Protecteur, l’environnement familial, conjugal ou amical du majeur protégé peut être, tout autant, perturbateur voire destructeur. Ainsi, conformément à la réserve prévue par la disposition de droit interne précitée, la Cour juge que le droit de mener une vie familiale normale, inscrit dans la Convention européenne des droits de l’homme (art. 8), ne doit pas avoir pour effet d’empêcher l’autorité publique d’intervenir en cas de nécessité liée, notamment, à « la protection de la santé (…) d’autrui » (art. 8. 2, in fine). La liberté reconnue en conséquence à l’autorité judiciaire d’ordonner les mesures qu’elle estime nécessaires et conformes à l’intérêt du majeur protégé peut se traduire par la décision, certes radicale, d’écarter de son entourage un membre pourtant très proche de sa famille s’il s’avère que le comportement de ce dernier a pour effet d’accroître la vulnérabilité de la personne protégée et de compromettre son rétablissement ou du moins, la stabilité, qui reste toujours fragile, de son état (comp. Civ. 1re, 13 déc. 2017, n° 17-18.437).

C’est à l’effet de préserver cette liberté d’appréciation judiciaire (Sur le principe de l’appréciation souveraine de l’intérêt de la personne protégée par les juges du fond, v. notam. Civ. 1re, 27 févr. 2013, n° 11-28.307), protectrice donc salutaire, que les hauts magistrats écartent le grief tiré du défaut de nécessité et de subsidiarité de la mesure, selon lequel une autre mesure moins contraignante aurait été suffisante et celle ordonnée, non justifiée.

Civ. 1re, 24 juin 2020, n° 19-15.781

Références : 

■ Convention européenne des droits de l’homme

Art. 8 Droit au respect de la vie privée et familiale 

« 1. Toute personne a droit au respect de sa vie privée et familiale, de son domicile et de sa correspondance.

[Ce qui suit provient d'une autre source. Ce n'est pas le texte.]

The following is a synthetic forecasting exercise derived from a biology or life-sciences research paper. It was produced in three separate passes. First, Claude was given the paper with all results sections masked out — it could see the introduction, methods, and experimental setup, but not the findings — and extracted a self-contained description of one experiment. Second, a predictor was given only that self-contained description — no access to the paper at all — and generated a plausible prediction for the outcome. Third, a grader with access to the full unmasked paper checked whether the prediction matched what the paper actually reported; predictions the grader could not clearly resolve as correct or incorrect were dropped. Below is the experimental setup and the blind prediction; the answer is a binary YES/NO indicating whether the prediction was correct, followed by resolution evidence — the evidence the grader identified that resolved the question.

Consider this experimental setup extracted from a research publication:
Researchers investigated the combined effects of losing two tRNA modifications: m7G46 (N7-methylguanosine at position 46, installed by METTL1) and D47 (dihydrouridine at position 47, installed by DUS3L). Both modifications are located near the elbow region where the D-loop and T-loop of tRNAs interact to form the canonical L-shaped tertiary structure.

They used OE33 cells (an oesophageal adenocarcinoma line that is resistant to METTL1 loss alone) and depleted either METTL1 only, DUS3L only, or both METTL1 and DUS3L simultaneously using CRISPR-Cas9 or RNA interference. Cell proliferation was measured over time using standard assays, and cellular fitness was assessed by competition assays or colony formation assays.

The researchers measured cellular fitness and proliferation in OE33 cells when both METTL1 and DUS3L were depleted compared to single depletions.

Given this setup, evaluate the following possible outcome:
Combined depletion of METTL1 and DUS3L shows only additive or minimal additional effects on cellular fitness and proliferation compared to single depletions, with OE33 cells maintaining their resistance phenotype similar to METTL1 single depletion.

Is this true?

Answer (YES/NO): NO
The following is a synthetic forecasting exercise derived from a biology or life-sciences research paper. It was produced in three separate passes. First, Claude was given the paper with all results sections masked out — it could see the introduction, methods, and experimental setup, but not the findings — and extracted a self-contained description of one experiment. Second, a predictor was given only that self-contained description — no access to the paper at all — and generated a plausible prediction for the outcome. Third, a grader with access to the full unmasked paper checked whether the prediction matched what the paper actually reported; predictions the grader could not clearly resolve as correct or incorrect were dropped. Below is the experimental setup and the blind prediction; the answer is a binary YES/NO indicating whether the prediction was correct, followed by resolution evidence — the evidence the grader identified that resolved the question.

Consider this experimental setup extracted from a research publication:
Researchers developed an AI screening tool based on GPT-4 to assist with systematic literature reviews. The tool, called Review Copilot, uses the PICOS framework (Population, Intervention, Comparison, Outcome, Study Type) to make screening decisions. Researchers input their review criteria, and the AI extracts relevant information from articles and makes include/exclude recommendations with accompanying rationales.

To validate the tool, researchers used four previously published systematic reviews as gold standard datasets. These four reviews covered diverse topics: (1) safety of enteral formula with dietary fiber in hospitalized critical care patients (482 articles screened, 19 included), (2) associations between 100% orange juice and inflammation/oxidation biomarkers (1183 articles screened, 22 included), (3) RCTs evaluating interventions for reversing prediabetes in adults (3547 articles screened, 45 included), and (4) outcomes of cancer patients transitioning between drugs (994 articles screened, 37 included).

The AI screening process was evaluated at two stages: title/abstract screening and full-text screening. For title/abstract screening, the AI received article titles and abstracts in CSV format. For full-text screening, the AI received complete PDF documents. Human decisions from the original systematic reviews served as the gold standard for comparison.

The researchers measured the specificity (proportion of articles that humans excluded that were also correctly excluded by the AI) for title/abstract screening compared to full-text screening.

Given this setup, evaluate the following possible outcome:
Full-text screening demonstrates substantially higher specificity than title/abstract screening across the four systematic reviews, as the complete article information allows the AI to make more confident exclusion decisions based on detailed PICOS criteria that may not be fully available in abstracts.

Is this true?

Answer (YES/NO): NO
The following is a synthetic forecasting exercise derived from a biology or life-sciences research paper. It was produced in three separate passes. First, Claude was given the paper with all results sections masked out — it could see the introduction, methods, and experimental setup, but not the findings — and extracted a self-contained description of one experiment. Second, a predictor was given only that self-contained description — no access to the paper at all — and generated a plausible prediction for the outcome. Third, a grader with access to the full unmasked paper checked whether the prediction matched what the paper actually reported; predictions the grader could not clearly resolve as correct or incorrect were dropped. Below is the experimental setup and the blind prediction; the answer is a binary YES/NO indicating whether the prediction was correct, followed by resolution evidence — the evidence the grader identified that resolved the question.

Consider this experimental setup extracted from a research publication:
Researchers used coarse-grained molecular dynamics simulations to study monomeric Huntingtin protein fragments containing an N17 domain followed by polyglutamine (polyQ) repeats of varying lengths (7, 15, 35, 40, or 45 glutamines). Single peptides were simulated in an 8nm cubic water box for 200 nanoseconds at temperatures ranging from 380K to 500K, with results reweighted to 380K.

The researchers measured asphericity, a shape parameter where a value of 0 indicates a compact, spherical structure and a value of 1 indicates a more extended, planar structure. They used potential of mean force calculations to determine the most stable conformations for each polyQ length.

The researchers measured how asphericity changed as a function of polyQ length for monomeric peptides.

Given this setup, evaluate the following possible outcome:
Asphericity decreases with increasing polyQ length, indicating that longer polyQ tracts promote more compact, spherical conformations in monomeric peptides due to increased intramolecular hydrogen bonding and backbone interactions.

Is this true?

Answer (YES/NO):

2. Il ne peut y avoir ingérence d’une autorité publique dans l’exercice de ce droit que pour autant que cette ingérence est prévue par la loi et qu’elle constitue une mesure qui, dans une société démocratique, est nécessaire à la sécurité nationale, à la sûreté publique, au bien-être économique du pays, à la défense de l’ordre et à la prévention des infractions pénales, à la protection de la santé ou de la morale, ou à la protection des droits et libertés d’autrui. »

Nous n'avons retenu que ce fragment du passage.